Department of Medicine, Lichtenberg Research Group for Molecular Hepatocarcinogenesis, University of Mainz, Mainz, Germany.
Department of Gastroenterology, Hepatology and Endocrinology, Medizinische Hochschule, Hannover, Germany.
Target Oncol. 2019 Apr;14(2):115-123. doi: 10.1007/s11523-019-00624-w.
Hepatocellular carcinoma (HCC) is one of the most common and deadliest cancers worldwide with a rising incidence in the Western world. HCCs are characterized by high resistance to systemic therapies induced by phenotypic and molecular heterogeneity. For almost 10 years, the tyrosine kinase inhibitor sorafenib was the only approved treatment for advanced HCCs in patients with preserved liver function, and until 2016, no new compounds tested in large phase III studies have led to a survival benefit. The tyrosine kinase inhibitor regorafenib, a fluorinated sorafenib analog, was the first substance that showed a significant improvement in overall survival after failure of sorafenib treatment, which subsequently led to its regulatory approval in a second-line setting in 2017. In addition, the non-inferiority of lenvatinib in comparison with sorafenib opened another therapeutic first-line option in the same year. Furthermore, several other compounds showed promising results in recent phase III studies, including ramucirumab in patients with elevated alpha-fetoprotein (AFP) levels as well as cabozantinib in second- and third-line settings. In addition, promising early reports of the immune checkpoint inhibitors nivolumab and pembrolizumab, with objective response rates of 15-20%, paved the way for immuno-oncological interventions for HCC and these will probably gain increasing attention as mono- and combination therapies. In summary, following the approval of sorafenib in 2007 and almost 10 years of therapeutic stagnation, results from recent clinical trials in first- and further-line settings for the first time demonstrated efficacy of several active compounds in advanced HCCs. Thus, a sequential approach should now be implemented in HCC treatment and will improve the survival of HCC patients.
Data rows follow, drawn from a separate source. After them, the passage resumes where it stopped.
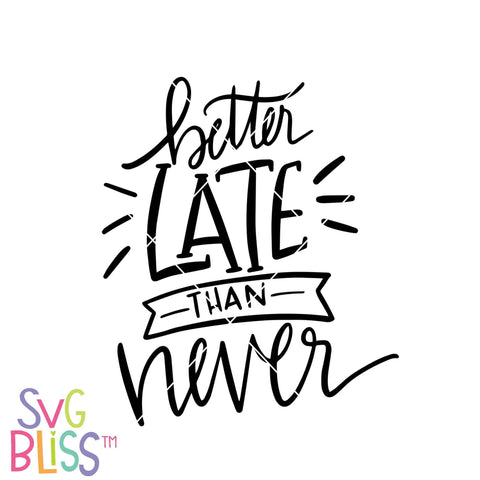 Purchase Better Late Than Never | SVG EPS DXF PNG $2.99 ©SVG Bliss™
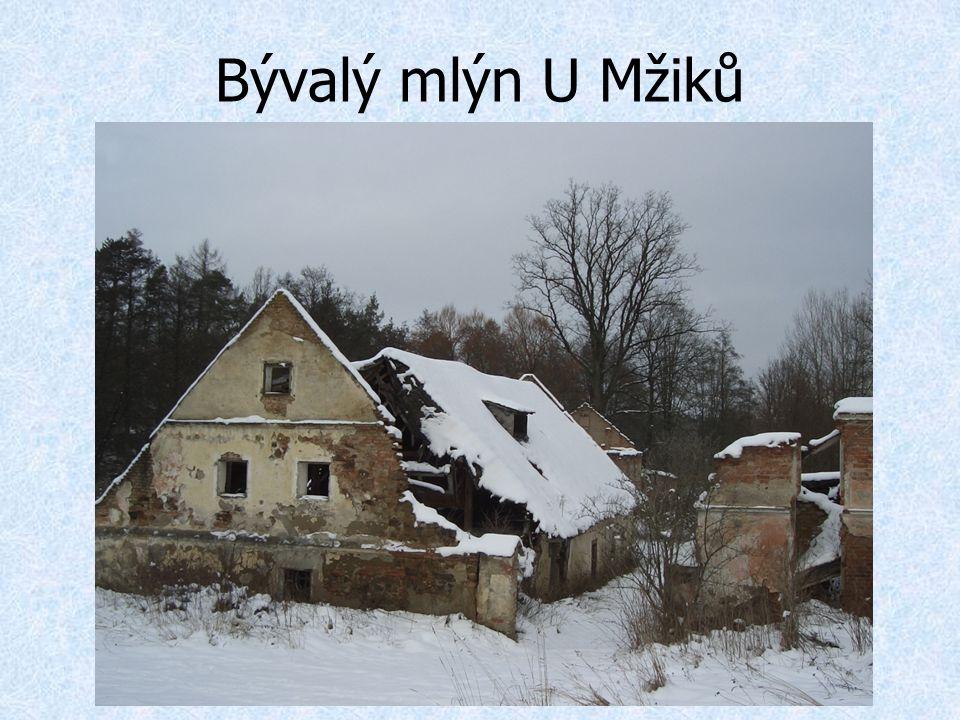 Bývalý mlýn U Mžiků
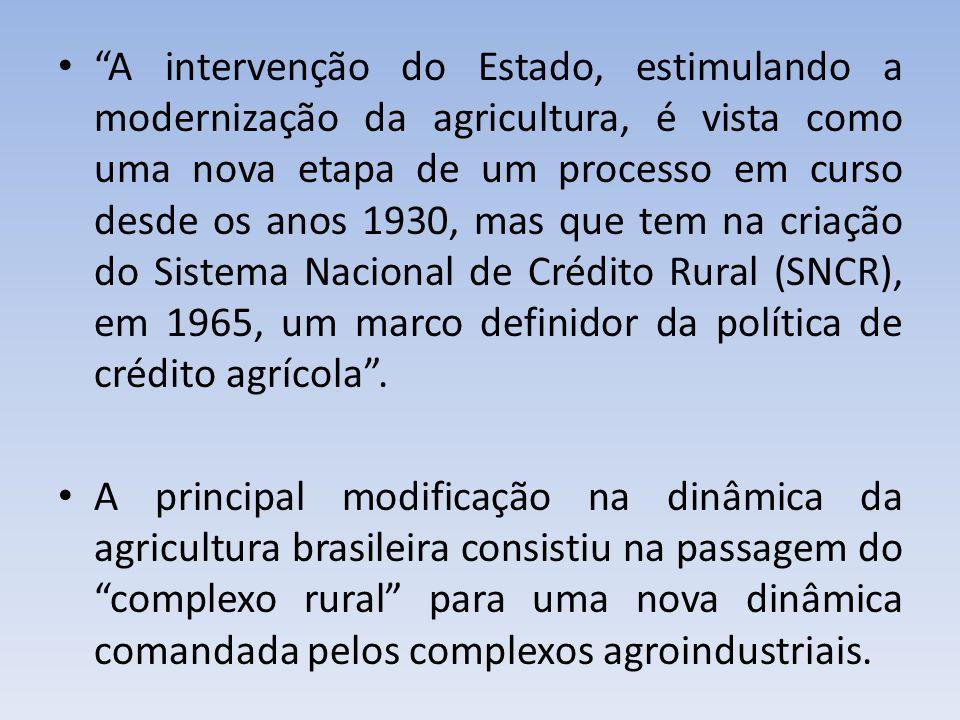 A intervenção do Estado, estimulando a modernização da agricultura, é vista como uma nova etapa de um processo em curso desde os anos 1930, mas que tem na criação do Sistema Nacional de Crédito Rural (SNCR), em 1965, um marco definidor da política de crédito agrícola .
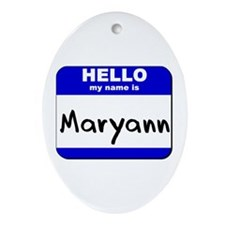 hello my name is maryann  Oval Ornament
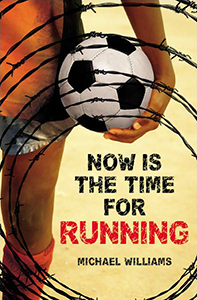 Now Is The Time For Running, By Michael Williams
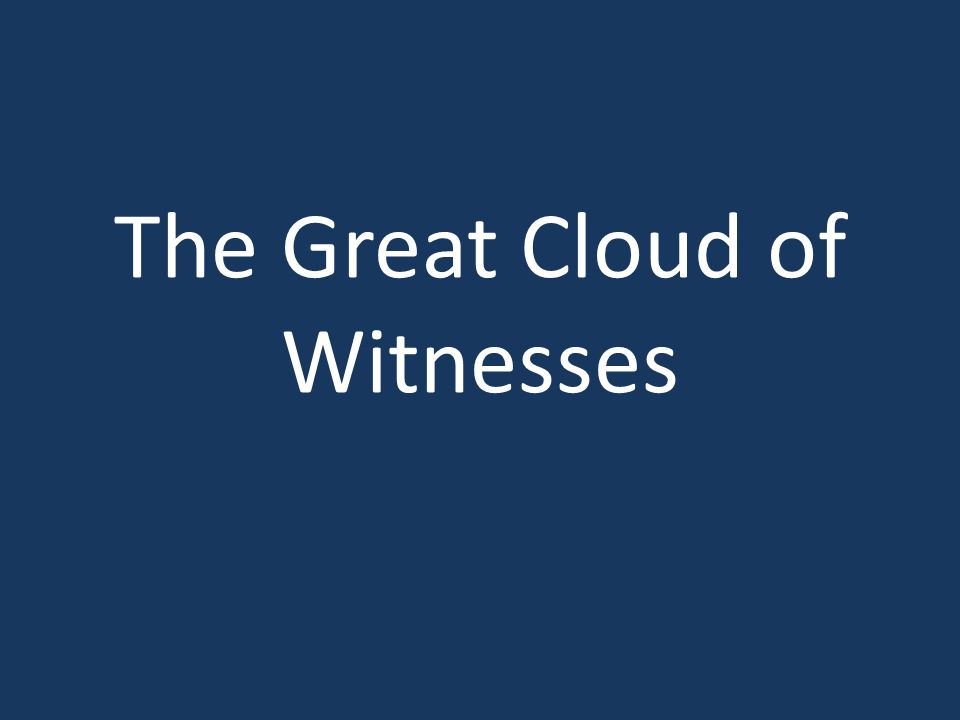 The Great Cloud of Witnesses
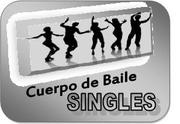 """CUERPO DE BAILE """"SINGLES"""""""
肝细胞癌 (HCC) 是全球最常见和致命的癌症之一,在西方世界发病率呈上升趋势。HCC 的特点是对系统治疗具有很高的耐药性,这是由表型和分子异质性引起的。近 10 年来,酪氨酸激酶抑制剂索拉非尼是唯一被批准用于肝功能正常的晚期 HCC 患者的治疗方法,直到 2016 年,在大型 III 期研究中测试的没有新化合物导致生存获益。氟代索拉非尼类似物regorafenib 是一种酪氨酸激酶抑制剂,是继索拉非尼治疗失败后首个显示总生存期显著改善的物质,随后于 2017 年在二线治疗中获得监管批准。此外,仑伐替尼与索拉非尼相比的非劣效性也为同年的一线治疗提供了另一种治疗选择。此外,最近的 III 期研究中,包括针对 AFP 水平升高的患者的 ramucirumab 以及二线和三线治疗的 cabozantinib 在内的几种其他化合物也显示出了有前途的结果。此外,免疫检查点抑制剂 nivolumab 和 pembrolizumab 的早期报告令人鼓舞,客观缓解率为 15-20%,为 HCC 的免疫肿瘤学干预铺平了道路,这些可能会作为单药和联合治疗越来越受到关注。总之,继 2007 年索拉非尼获得批准和近 10 年的治疗停滞之后,最近的一线和进一步治疗线的临床试验结果首次证明了几种活性化合物在晚期 HCC 中的疗效。因此,现在应该在 HCC 治疗中实施序贯治疗方法,以提高 HCC 患者的生存率。